* Text block
[Start of Attachment]
After my gestational diabetes diagnosis, I was sent to a “mandatory” class at the local hospital. After the initial shock of the diagnosis (see Gestational Diabetes Part I here), I was actually looking forward to the class in a geeky kind of way.
What can you eat?
I needed help from the dietician. I was having trouble coming up with healthy foods to eat that filled me up without elevating my blood sugar.
In a past life an extra 600 calories per day would have been a dream come true. But currently, I was having trouble eating enough. Sometimes as hungry as I was – stomach growling during a meeting only an hour after breakfast hungry – I had trouble eating full meals because it felt like there physically wasn’t enough room to swallow one more bite.
I finally resorted to bringing snacks and water with me everywhere. It was more pleasant than trying to work while NEEDING more food, and it was less awkward to be eating snacks in every meeting than to have my stomach making noises that others may interpret as other bodily functions!
But now that all of those snacks were so restricted, what could I eat? I was ready to find out, so off I went to class with a fresh notebook, like it was the first day of school.
I could not have been more WRONG about this class.
At the beginning of class went through a list of suggestions for what we could eat that was not particularly specific and seemed a little light on the calories. I enjoy a good spinach salad as much as the next person but you’d have to each about 10 per day to make a dent in the caloric needs of an expectant twin mom.
[End of Attachment]
* Problems and tasks
1 > In the gestational diabetes text, translate this sentence into Spanish: "I finally resorted to bringing snacks and water with me everywhere."
2 > Pick up the account of the gestational diabetes class after its final sentence and keep writing.

* Supplied material
[Start of Attachment]
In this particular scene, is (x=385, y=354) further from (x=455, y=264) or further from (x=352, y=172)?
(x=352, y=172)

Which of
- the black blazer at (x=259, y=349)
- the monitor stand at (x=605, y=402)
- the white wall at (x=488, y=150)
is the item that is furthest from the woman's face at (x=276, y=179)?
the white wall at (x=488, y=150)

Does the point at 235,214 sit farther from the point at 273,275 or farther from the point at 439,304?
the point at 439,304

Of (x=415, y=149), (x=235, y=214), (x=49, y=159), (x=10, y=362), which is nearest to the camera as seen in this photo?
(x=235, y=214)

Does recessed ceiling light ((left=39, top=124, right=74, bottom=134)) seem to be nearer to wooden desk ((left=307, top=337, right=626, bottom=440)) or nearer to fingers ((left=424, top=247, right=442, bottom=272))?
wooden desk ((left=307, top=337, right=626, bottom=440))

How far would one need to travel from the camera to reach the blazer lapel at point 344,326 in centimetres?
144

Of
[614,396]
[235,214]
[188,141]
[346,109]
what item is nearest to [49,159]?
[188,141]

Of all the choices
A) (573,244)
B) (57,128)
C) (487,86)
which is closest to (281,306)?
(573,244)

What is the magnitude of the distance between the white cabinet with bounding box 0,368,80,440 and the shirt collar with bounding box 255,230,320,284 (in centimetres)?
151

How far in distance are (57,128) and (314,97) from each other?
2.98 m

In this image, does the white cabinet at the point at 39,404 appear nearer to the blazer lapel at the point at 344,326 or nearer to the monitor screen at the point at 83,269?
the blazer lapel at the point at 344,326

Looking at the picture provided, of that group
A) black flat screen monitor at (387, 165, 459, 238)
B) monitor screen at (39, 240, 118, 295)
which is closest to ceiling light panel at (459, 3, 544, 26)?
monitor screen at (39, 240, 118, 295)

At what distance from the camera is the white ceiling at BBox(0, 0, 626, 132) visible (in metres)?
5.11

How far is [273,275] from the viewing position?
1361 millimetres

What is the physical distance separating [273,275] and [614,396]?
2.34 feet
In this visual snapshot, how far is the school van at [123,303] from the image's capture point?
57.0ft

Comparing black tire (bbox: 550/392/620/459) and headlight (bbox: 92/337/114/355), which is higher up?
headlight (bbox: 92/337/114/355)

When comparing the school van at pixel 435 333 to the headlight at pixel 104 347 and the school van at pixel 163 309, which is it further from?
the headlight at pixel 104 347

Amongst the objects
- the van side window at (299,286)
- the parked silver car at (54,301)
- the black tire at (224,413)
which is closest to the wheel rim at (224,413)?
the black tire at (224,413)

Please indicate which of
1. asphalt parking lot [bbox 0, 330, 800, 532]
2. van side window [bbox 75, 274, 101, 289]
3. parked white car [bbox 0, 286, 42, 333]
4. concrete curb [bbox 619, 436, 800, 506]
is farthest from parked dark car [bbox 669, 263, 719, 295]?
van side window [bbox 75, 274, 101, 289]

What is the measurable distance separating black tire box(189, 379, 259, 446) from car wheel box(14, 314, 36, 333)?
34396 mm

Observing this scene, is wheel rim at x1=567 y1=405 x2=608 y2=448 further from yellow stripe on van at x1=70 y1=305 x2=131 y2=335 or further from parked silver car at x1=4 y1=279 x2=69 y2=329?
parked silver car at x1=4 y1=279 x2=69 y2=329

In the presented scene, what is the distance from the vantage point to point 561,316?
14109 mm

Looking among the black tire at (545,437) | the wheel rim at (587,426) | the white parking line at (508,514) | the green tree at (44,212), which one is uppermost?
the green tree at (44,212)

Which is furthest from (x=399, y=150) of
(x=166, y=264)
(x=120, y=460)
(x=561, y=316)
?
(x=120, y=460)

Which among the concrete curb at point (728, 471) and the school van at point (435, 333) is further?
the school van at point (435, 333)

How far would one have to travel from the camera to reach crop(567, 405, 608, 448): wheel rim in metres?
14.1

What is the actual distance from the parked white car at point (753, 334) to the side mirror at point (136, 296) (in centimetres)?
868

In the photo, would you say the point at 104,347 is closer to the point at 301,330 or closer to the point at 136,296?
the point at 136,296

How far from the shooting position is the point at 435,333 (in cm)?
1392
[End of Attachment]
[Start of Attachment]
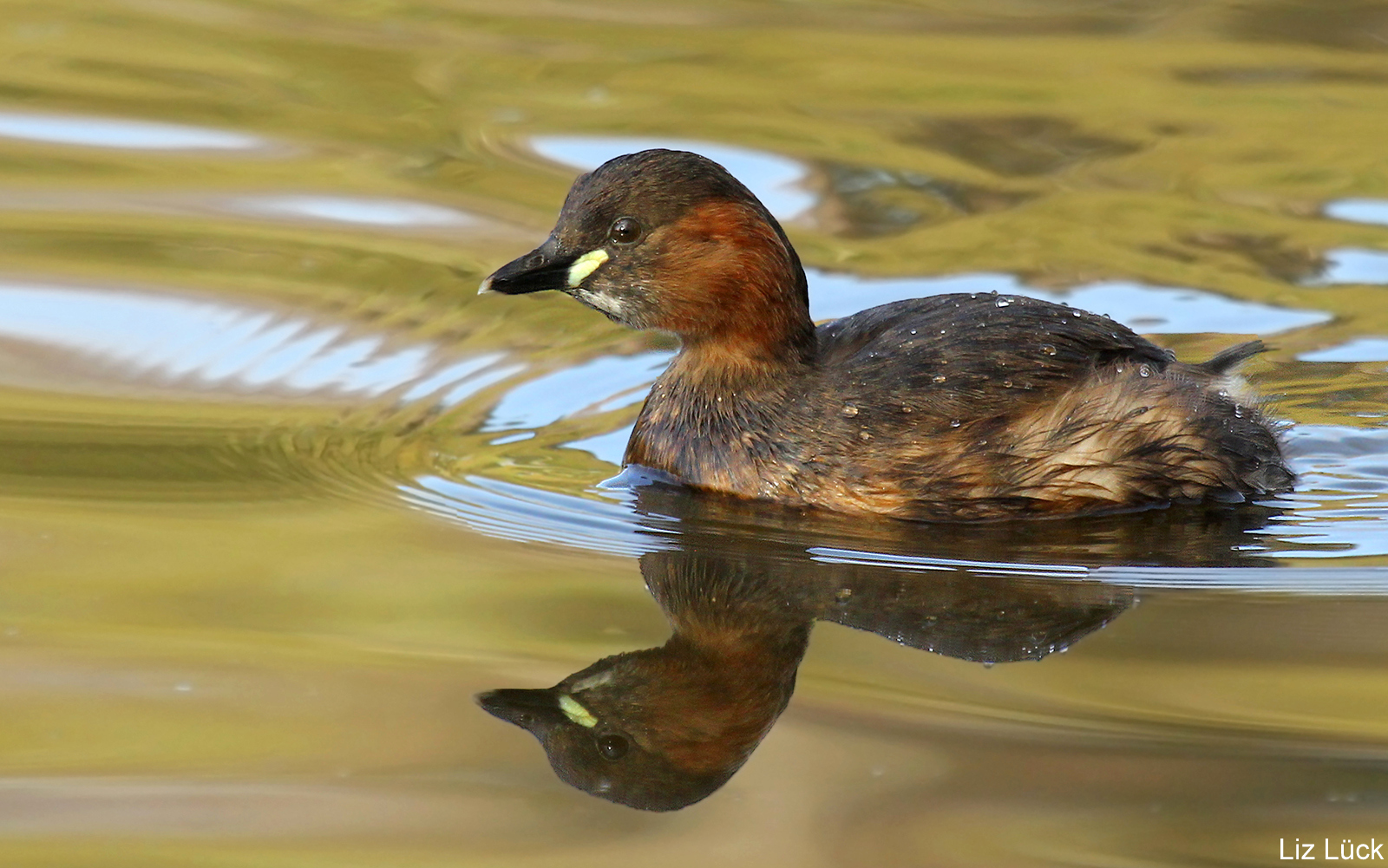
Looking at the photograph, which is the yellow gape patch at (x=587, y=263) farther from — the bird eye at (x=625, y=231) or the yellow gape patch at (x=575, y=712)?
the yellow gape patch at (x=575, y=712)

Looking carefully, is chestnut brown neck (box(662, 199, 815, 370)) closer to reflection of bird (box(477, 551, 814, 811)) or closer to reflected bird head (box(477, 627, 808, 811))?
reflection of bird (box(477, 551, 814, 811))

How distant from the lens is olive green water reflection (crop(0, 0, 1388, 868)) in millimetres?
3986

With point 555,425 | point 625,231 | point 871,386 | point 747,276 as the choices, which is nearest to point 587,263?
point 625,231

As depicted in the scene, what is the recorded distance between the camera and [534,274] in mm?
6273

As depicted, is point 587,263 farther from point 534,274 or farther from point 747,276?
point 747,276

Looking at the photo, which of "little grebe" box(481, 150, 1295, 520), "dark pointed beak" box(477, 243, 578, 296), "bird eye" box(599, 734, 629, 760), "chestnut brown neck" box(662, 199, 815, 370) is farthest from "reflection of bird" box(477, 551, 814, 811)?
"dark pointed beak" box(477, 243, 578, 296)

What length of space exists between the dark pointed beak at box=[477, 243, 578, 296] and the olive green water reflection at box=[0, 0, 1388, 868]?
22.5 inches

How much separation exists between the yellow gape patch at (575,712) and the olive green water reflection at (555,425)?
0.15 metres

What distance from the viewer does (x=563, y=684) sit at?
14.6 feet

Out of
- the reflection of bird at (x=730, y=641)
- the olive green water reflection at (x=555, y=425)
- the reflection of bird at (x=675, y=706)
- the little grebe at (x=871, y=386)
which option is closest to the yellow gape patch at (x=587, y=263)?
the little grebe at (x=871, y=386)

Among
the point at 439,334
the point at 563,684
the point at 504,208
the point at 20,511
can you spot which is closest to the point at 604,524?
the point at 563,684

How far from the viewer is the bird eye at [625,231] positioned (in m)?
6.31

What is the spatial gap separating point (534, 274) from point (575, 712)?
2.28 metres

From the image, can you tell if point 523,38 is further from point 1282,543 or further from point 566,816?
[End of Attachment]
* Numbered answers
1 > Finalmente recurrí a llevar refrigerios y agua conmigo a todas partes.

2 >
Next, someone wheeled in an old TV (4th grade science video style) so that we could watch a video that started off with fear and scare tactics about healthy eating and then showed several overweight women getting ultrasounds and talking about how they were happy in the end that they altered their diets in order to have healthy babies. NOT HELPFUL!
Everyone who showed up for the course cared about being healthy. In the diverse cross-section of pregnant mothers, ALL of us – not one exception – wanted to take care of our babies and ourselves. We did not need scare tactics, but we did need help with the HOW to be healthy.
Then the grand finale! After learning how to use our blood sugar monitors the weigh-ins began – all of us VERY pregnant women were instructed to participate in a public weigh in so we could track our weight at the next class. OK – let’s stop right there – there was no NEXT class for me.
The first week: Trial and error method
After that class, I did at least know how to use my finger pricker. Armed with my test strips, I decided to do my own research and started tracking my food and blood sugar readings for a week prior to seeing the specialist.
I consulted several diabetic expects (who all responded very quickly to email requests) and by taking my blood sugar readings 7 times per day, I was able to very quickly tell which foods I could process easily and which ones results in high blood sugar levels.
Then I went to see the specialist and she was awesome. She had more diet tips and recommended a short walk after lunch and dinner to help me process sugar more quickly. I tested that next and it worked!
What to eat with gestational diabetes – FOR REAL
After spending about 2+ hours in the grocery store one evening, I quickly learned that even with the same brand and item not all flavors are created equal. I had to read every label. Once I made my selections, I tested out even more snacks and meals I found a few high-protein, filling snacks that yielded good blood sugar readings.
For me, my best go-to snack items were Simple Truth Peanut Butter Protein Bars and Fage Plain Greek Yogurt. And the foods that spiked my sugar even when combined with protein and followed by walks were pizza and pasta.
Of course, I still ate a cupcake at my baby shower – but daytime only. I completely cut out any cheating in the evenings. No more carb-based bed snacks! I also had good luck reducing the portion sizes of fruits and increasing the portion sizes of proteins and green vegetables.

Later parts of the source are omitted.